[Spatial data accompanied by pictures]
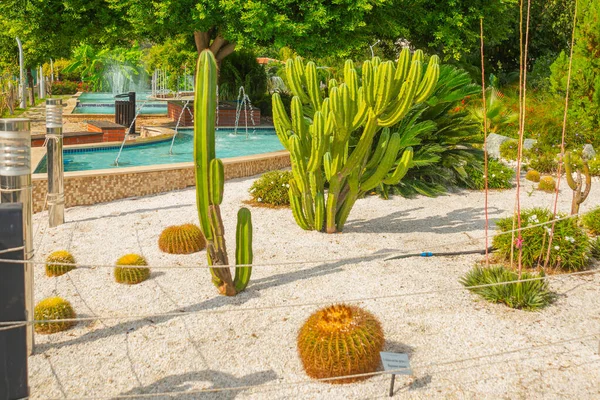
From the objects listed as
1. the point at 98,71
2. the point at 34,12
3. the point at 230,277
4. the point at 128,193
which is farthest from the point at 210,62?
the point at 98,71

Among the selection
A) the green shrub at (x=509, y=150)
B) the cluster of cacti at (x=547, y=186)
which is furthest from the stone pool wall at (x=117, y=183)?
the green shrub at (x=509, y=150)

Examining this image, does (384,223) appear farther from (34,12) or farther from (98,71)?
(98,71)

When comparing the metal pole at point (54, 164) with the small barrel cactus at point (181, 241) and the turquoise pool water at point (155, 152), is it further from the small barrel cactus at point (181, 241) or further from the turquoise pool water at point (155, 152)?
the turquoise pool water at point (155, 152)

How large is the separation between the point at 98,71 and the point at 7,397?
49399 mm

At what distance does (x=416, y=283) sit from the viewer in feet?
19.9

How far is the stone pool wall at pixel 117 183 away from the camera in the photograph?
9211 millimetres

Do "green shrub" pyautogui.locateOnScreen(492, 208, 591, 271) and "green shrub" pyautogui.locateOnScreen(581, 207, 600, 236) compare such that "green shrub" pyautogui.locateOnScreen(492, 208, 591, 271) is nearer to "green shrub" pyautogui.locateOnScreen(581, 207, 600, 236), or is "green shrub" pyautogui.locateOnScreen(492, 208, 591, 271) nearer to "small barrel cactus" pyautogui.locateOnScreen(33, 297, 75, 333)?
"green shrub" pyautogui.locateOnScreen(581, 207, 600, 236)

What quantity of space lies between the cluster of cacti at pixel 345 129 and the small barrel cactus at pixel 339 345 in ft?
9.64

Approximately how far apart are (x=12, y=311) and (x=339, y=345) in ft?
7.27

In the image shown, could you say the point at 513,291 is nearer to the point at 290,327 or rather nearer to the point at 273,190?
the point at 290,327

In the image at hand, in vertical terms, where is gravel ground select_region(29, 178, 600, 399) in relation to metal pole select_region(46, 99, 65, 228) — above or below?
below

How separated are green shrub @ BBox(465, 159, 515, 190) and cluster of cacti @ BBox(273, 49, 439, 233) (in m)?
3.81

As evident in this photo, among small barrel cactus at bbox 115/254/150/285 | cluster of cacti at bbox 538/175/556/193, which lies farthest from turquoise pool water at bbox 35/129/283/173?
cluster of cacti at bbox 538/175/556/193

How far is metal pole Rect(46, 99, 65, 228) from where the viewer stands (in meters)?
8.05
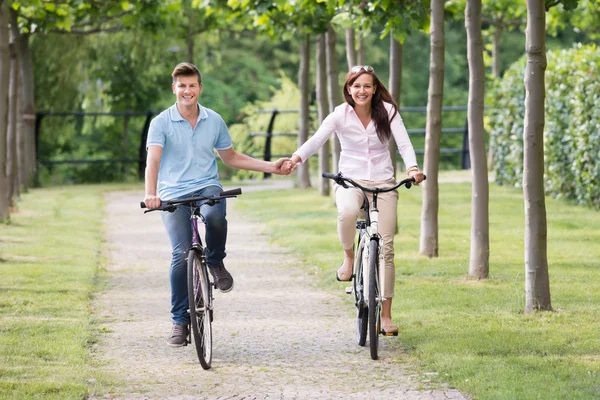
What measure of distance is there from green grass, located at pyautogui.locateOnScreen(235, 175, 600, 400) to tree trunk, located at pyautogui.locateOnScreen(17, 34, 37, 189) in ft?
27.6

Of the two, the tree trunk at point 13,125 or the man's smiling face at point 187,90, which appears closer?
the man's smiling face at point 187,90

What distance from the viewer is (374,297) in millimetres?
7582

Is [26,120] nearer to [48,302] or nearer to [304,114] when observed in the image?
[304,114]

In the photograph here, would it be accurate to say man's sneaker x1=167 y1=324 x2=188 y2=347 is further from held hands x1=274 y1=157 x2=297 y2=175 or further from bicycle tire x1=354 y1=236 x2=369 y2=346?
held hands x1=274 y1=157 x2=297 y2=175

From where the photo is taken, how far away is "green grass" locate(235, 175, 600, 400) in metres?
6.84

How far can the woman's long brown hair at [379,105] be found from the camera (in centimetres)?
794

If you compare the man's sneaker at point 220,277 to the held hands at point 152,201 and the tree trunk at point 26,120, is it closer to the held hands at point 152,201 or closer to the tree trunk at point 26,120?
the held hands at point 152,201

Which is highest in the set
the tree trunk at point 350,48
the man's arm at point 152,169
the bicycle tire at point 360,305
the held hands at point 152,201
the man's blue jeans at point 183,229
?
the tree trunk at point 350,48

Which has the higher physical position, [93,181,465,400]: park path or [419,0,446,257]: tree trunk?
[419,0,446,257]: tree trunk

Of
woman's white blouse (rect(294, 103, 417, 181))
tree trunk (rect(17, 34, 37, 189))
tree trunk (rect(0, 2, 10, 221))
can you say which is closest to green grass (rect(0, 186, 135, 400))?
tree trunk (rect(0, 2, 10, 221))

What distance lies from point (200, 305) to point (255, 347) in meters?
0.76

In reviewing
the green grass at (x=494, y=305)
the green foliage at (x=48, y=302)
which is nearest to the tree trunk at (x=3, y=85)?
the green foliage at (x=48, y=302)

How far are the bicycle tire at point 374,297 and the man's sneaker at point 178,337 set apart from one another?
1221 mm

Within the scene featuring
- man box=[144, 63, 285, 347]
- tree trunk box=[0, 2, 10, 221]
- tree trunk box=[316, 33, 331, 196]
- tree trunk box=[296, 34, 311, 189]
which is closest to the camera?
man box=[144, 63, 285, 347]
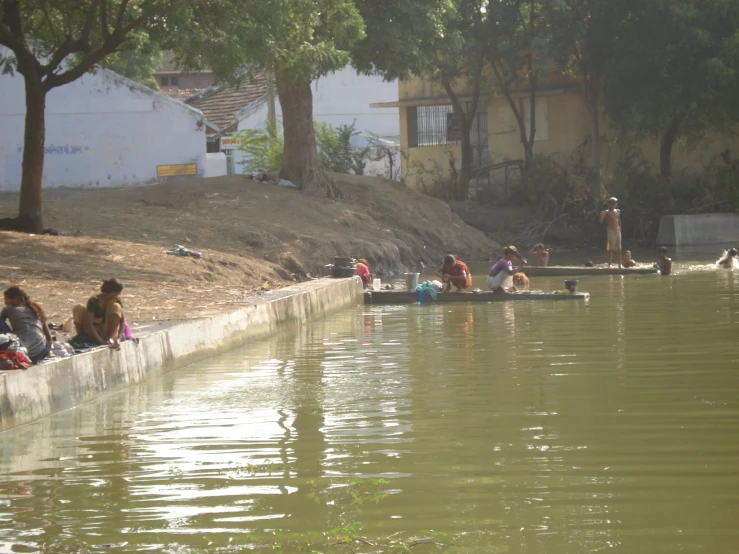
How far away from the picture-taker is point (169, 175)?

WRITTEN EXERCISE -
Retype every one of the items above word for word, leaving out the pictures.

THE COMPLETED TASK -
From the objects listed as
1. the point at 98,71
2. the point at 34,12
3. the point at 230,277
4. the point at 128,193
which is farthest from the point at 210,62?
the point at 98,71

Among the selection
A) the green shrub at (x=509, y=150)
B) the cluster of cacti at (x=547, y=186)
which is furthest from the stone pool wall at (x=117, y=183)?
the green shrub at (x=509, y=150)

Examining this image, does (384,223) appear farther from (34,12) or farther from (98,71)?
(98,71)

When comparing the metal pole at point (54, 164) with the small barrel cactus at point (181, 241) and the turquoise pool water at point (155, 152), is it further from the small barrel cactus at point (181, 241) or further from the turquoise pool water at point (155, 152)?
the turquoise pool water at point (155, 152)

How large is the separation between the point at 98,71 and the point at 7,397?
49399 mm

At what distance does (x=416, y=283) sit from the viewer in feet?
19.9

How far is the stone pool wall at pixel 117 183 away from the camera in the photograph?
9211 millimetres

Do "green shrub" pyautogui.locateOnScreen(492, 208, 591, 271) and "green shrub" pyautogui.locateOnScreen(581, 207, 600, 236) compare such that "green shrub" pyautogui.locateOnScreen(492, 208, 591, 271) is nearer to "green shrub" pyautogui.locateOnScreen(581, 207, 600, 236), or is "green shrub" pyautogui.locateOnScreen(492, 208, 591, 271) nearer to "small barrel cactus" pyautogui.locateOnScreen(33, 297, 75, 333)?
"green shrub" pyautogui.locateOnScreen(581, 207, 600, 236)

What quantity of space lies between the cluster of cacti at pixel 345 129 and the small barrel cactus at pixel 339 345 in ft?
9.64

Approximately how far apart are (x=12, y=311) and (x=339, y=345) in ft?
7.27

In the image shown, could you say the point at 513,291 is nearer to the point at 290,327 or rather nearer to the point at 273,190?
the point at 290,327

In the image at hand, in vertical terms, where is gravel ground select_region(29, 178, 600, 399) in relation to metal pole select_region(46, 99, 65, 228) — above or below?
below

How separated are green shrub @ BBox(465, 159, 515, 190) and cluster of cacti @ BBox(273, 49, 439, 233) (in m)?
3.81

As evident in this photo, among small barrel cactus at bbox 115/254/150/285 | cluster of cacti at bbox 538/175/556/193, which lies farthest from turquoise pool water at bbox 35/129/283/173?
cluster of cacti at bbox 538/175/556/193

How far is metal pole Rect(46, 99, 65, 228) from where the viewer stands (in meters)?
8.05
What measure of distance is there from green grass, located at pyautogui.locateOnScreen(235, 175, 600, 400) to tree trunk, located at pyautogui.locateOnScreen(17, 34, 37, 189) in ft?
27.6

Of the two, the tree trunk at point 13,125 or the man's smiling face at point 187,90, which appears closer?
the man's smiling face at point 187,90

What distance from the viewer is (374,297) in millimetres?
7582

Is [26,120] nearer to [48,302] or nearer to [304,114] when observed in the image?
[304,114]

In the photograph here, would it be accurate to say man's sneaker x1=167 y1=324 x2=188 y2=347 is further from held hands x1=274 y1=157 x2=297 y2=175 or further from bicycle tire x1=354 y1=236 x2=369 y2=346?
held hands x1=274 y1=157 x2=297 y2=175

From where the photo is taken, how far away is "green grass" locate(235, 175, 600, 400) in metres?
6.84

How far can the woman's long brown hair at [379,105] be found from the camera (in centimetres)?
794

If you compare the man's sneaker at point 220,277 to the held hands at point 152,201 and the tree trunk at point 26,120, is it closer to the held hands at point 152,201 or closer to the tree trunk at point 26,120?
the held hands at point 152,201

Which is highest in the set
the tree trunk at point 350,48
the man's arm at point 152,169
the bicycle tire at point 360,305
the held hands at point 152,201
the man's blue jeans at point 183,229
?
the tree trunk at point 350,48

Which has the higher physical position, [93,181,465,400]: park path or [419,0,446,257]: tree trunk?
[419,0,446,257]: tree trunk

Of
woman's white blouse (rect(294, 103, 417, 181))
tree trunk (rect(17, 34, 37, 189))
tree trunk (rect(0, 2, 10, 221))
can you say which is closest to green grass (rect(0, 186, 135, 400))?
tree trunk (rect(0, 2, 10, 221))

What distance lies from point (200, 305) to point (255, 347) in meters?
0.76

In reviewing
the green grass at (x=494, y=305)
the green foliage at (x=48, y=302)
which is nearest to the tree trunk at (x=3, y=85)?
the green foliage at (x=48, y=302)

How far are the bicycle tire at point 374,297 and the man's sneaker at point 178,337 set apart from one another?
1221 mm

Within the scene featuring
- man box=[144, 63, 285, 347]
- tree trunk box=[0, 2, 10, 221]
- tree trunk box=[316, 33, 331, 196]
- tree trunk box=[296, 34, 311, 189]
which is closest to the camera?
man box=[144, 63, 285, 347]
How far away from the picture-taker is point (169, 175)?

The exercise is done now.